Christians have shared a creed, or set of beliefs since the earliest days of Christianity. The Nicene Creed was formalized in 325 A.D. It’s a series of “I believe” statements, and is a beautiful, easy to understand representation of Universal Christian teachings. Every single Mass, we stand up together and state our beliefs corporately. That’s a cool moment- publicly affirming your beliefs among others who are affirming the same.
4- Mass is offered every day.
Anyone looking to attend Mass can find one any day of the week, often offered at different times in different parishes.

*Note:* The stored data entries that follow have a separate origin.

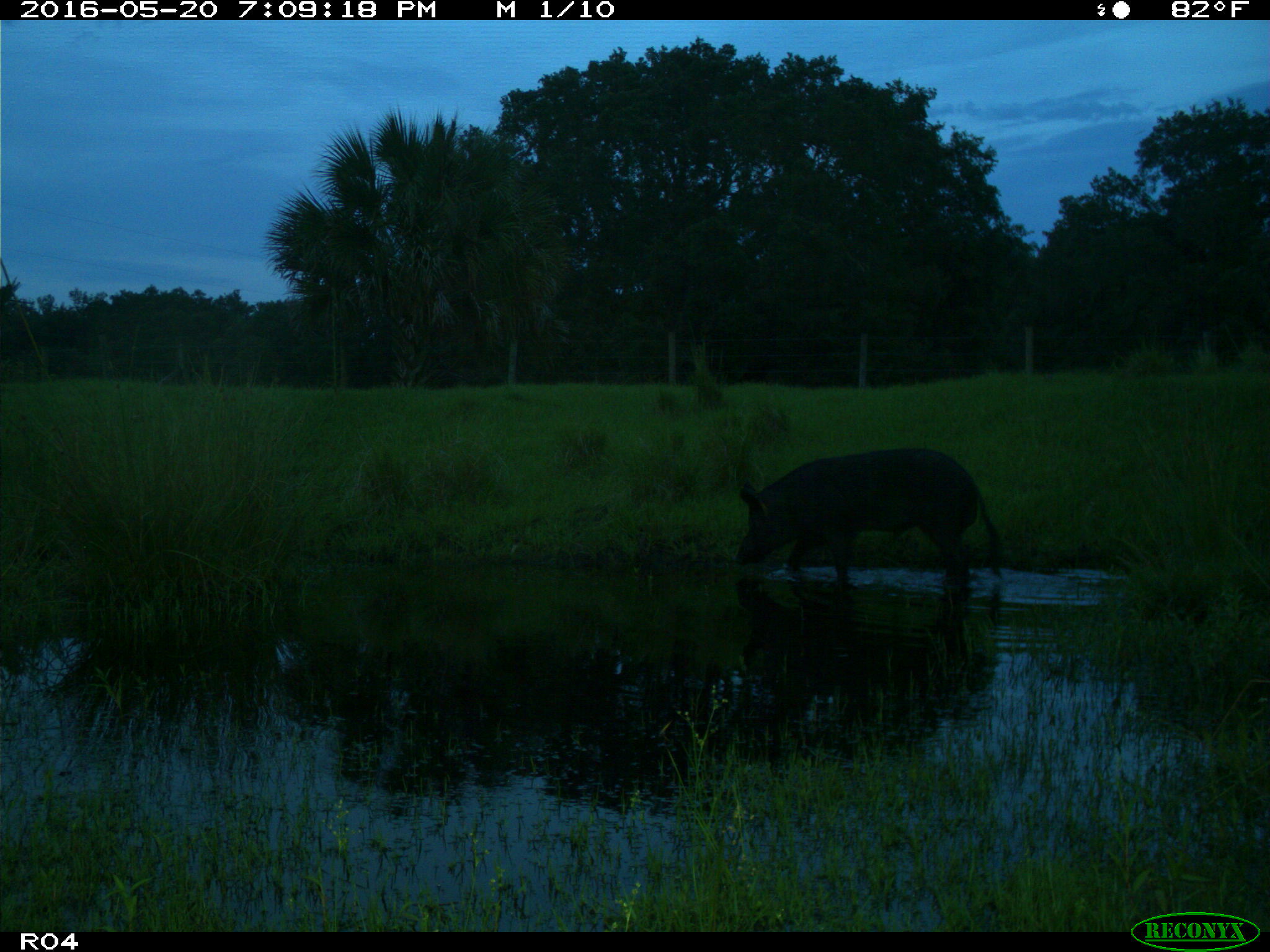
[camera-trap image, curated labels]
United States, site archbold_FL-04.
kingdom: Animalia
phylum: Chordata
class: Mammalia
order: Artiodactyla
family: Suidae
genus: Sus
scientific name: Sus scrofa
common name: wild boar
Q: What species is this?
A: Sus scrofa (wild boar).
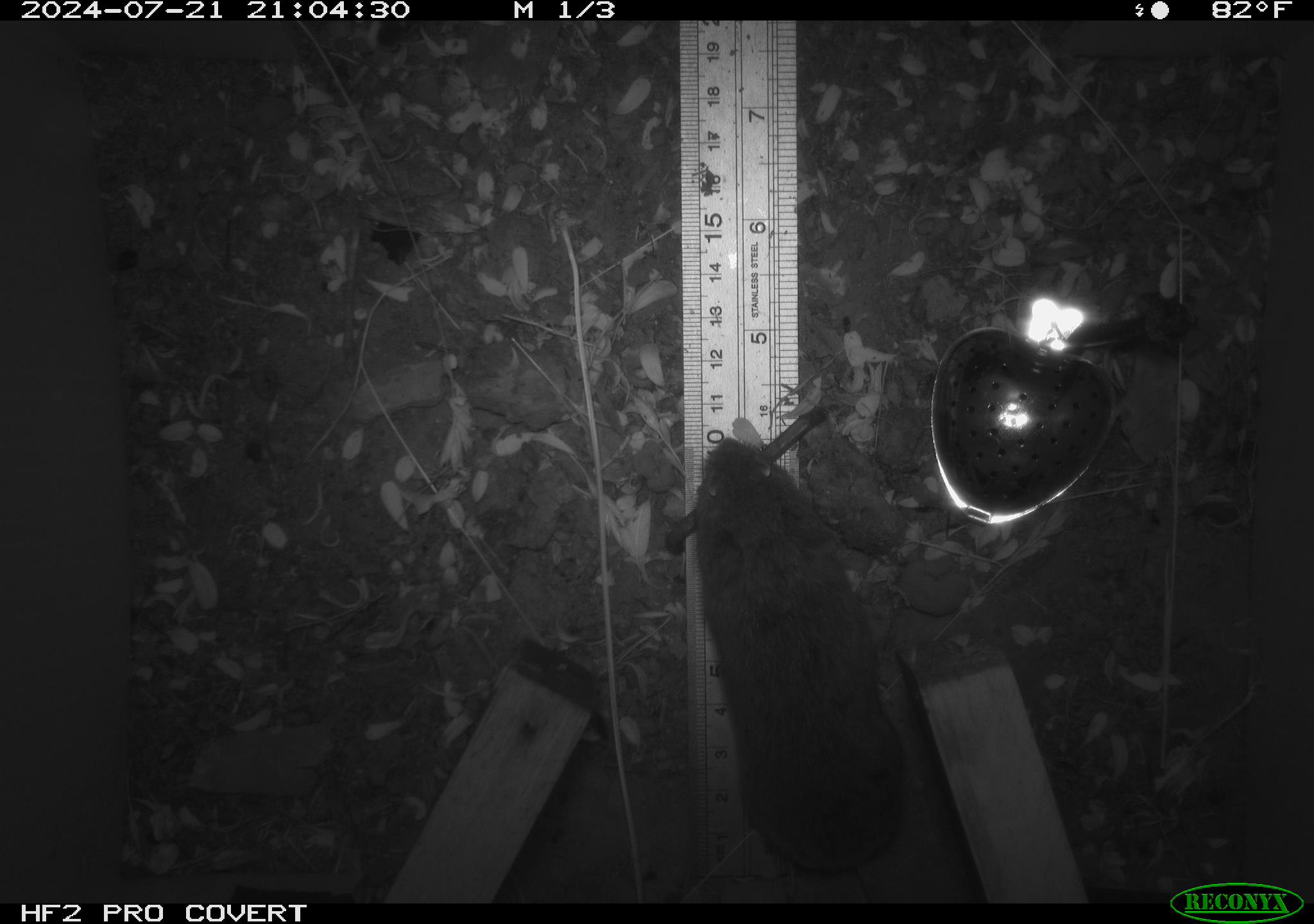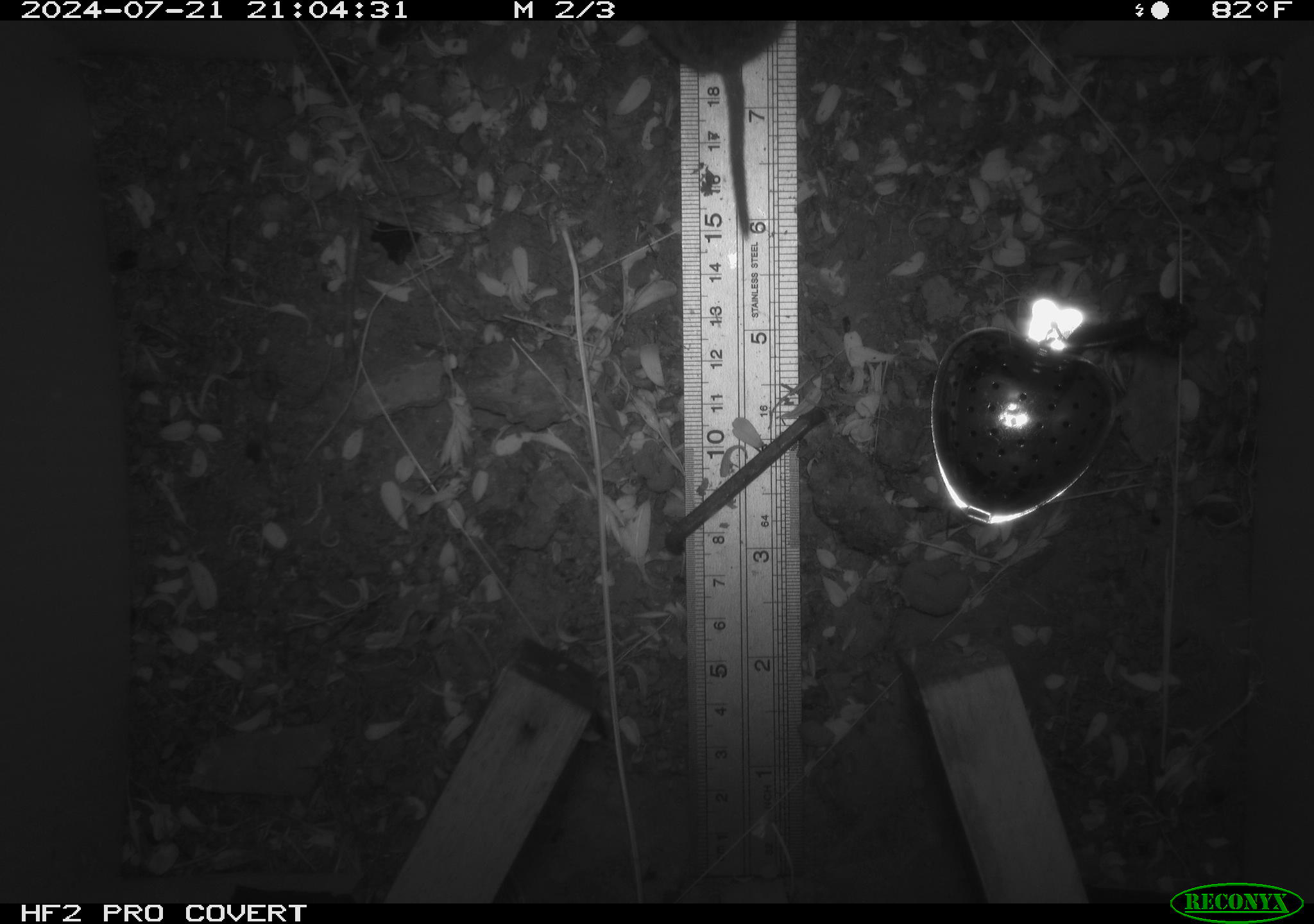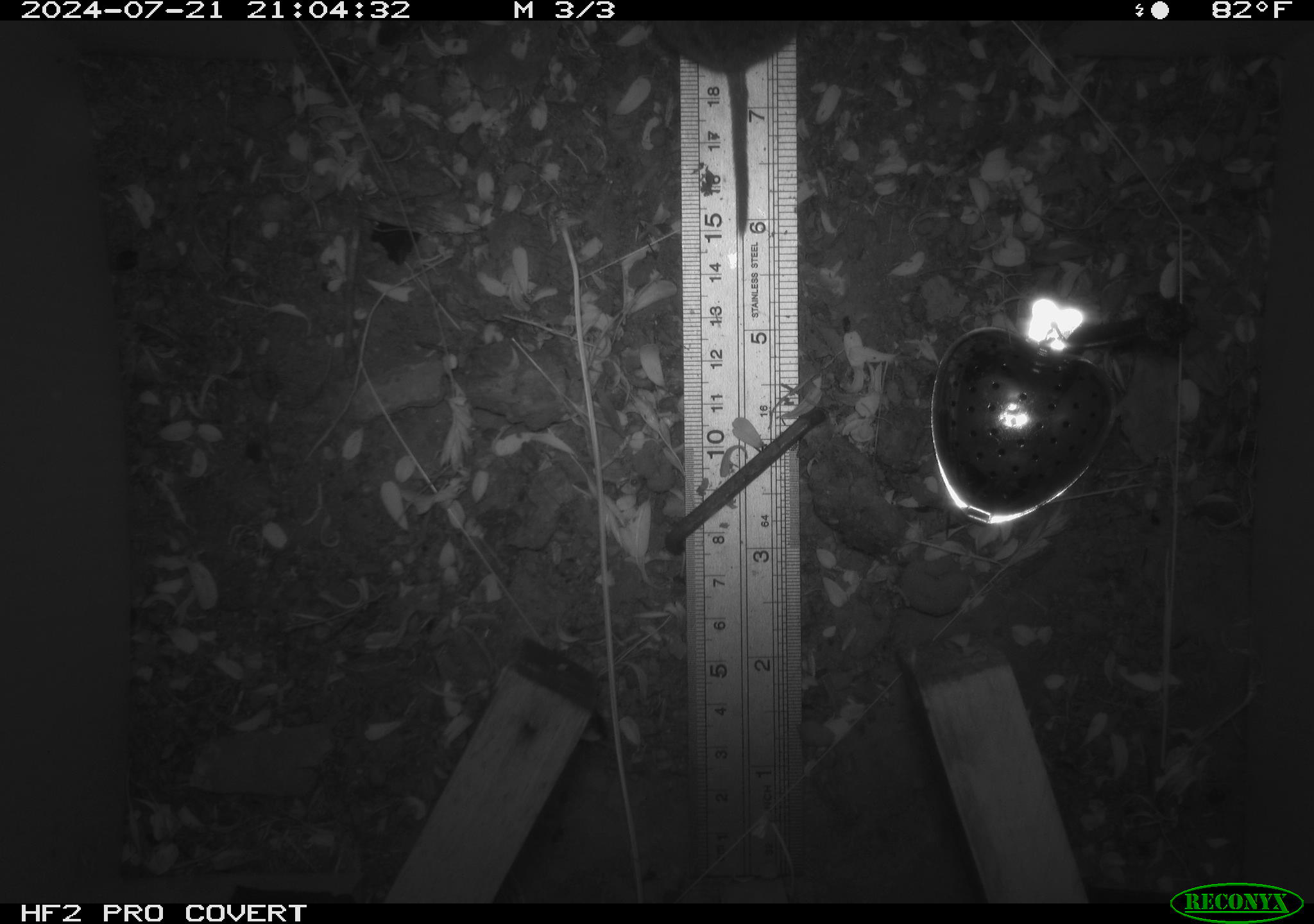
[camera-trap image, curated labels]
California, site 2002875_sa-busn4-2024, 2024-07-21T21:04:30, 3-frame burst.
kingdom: Animalia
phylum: Chordata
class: Mammalia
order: Rodentia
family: Cricetidae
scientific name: Arvicolinae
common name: voles, lemmings, and muskrats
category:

An interesting thing about this is if you think about time zones, and that daily Mass has been a global practice since the days of the Early Church, there is pretty much a Mass being offered somewhere continually on Earth at all times… and has been for… well a really long time!
5- The Making Present of the Last Supper.
Catholics believe Communion is more than just are representation, or symbol, or what Jesus did in the Upper Room. And Catholic belief on Communion actually goes wayyyy back into Jewish culture and history. Historically, when Jewish people celebrated the Passover of Moses’ day, they didn’t believe they were just symbolically representing what happened; they believed they were participating in a “making present” of that actual one time historical Passover event. That they too, somehow, mysteriously, were also participating in the Passover of Moses. In Mass, we believe that Communion is a “making present” of Jesus’ Last Supper with His disciples. That we, too, are participating, mysteriously, in that one time event. There are a lot of connections to Judaism in Catholicism and in Mass as well. This is only one of them.
I hope you’ve found these 5 Cool Facts about Mass interesting, at least, and educational at most! I know I didn’t get to all the sit, stand, kneel stuff in this post- but I can write about that another time. There’s a lot of meaning behind each of those postures as well.